For the first time since Alice started using, she didn’t feel judged. She relaxed into the bed. This nurse probably saw people like Alice all the time. Her feet and hands started shaking. Or maybe they’d been shaking. “Please… can… can you give me a… a hit? Just… just one.”

Nurse Fran stood and touched the side of Alice’s head. “You know I can’t do that.” She smiled, and there was something different about the woman. A light and certainty. “We’re going to get you better.”

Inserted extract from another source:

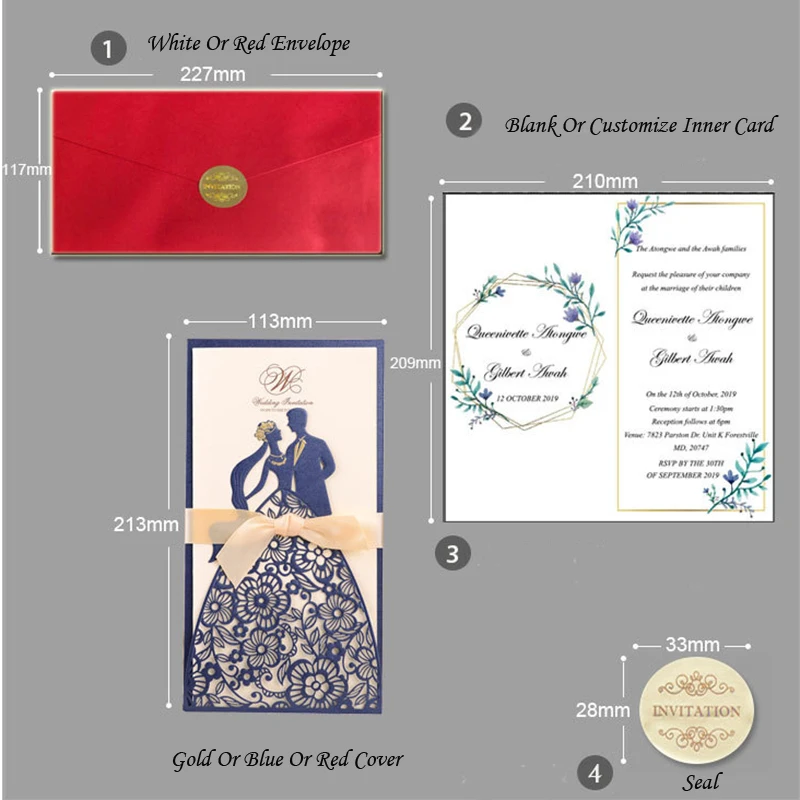 1 шт свадебные пригласительные открытки с лазерной резкой для жениха и невесты, открытки на заказ, конверты с лентой, принадлежности для свадебной вечеринки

Alice wanted to throw up. No more heroin? Shewould have to find a way out of here, slip through a window maybe. She wouldn’t feel okay until she got the next needle. The nurse couldn’t possibly understand.

“Is there anything you’d like to tell me, Alice?” Fran held Alice’s chart to her chest. She waited.

Then Alice remembered and her shaking hand returned to her belly. “I…” If the baby had lived, it would’ve been Benji’s. He was the only one. She closed her eyes again. “I was pregnant. Before… before I overdosed.”

Fran nodded. “You’re still pregnant, Alice.”

A wave of nausea rushed through her gut and her head pounded. “I’m… I’m still…?”

“Yes.” Fran put her hand on Alice’s shoulder. “You’ve been here five days, Alice.” The woman paused. “Would you like to hear what happened that night?”

Not really,Alice thought. But maybe she should. “Yes. Please.”

“Your friend must’ve known you were overdosing, because he was experiencing the same thing.”

Benji had overdosed, too? Alice’s heartbeat picked up speed. And how had he gotten a cell phone? Must’ve been one of those cheap throwaways. “I… I remember taking my last breath.”

“An officer was fifty feet away, about to check out the homeless camp. He heard your friend yelling and he rushed up in time to give you Narcan. Your friend wasn’t doing well, but he pointed at you. He wanted you to have it.”

Alice sat up straighter. “What happened to him? To Benji?”

For a few seconds the nurse didn’t say anything. She looked down at Alice’s chart and then back at Alice. “He didn’t make it. I’m… I’m so sorry. The officer had just one dose of Narcan on him and by the time backup came… It was too late.”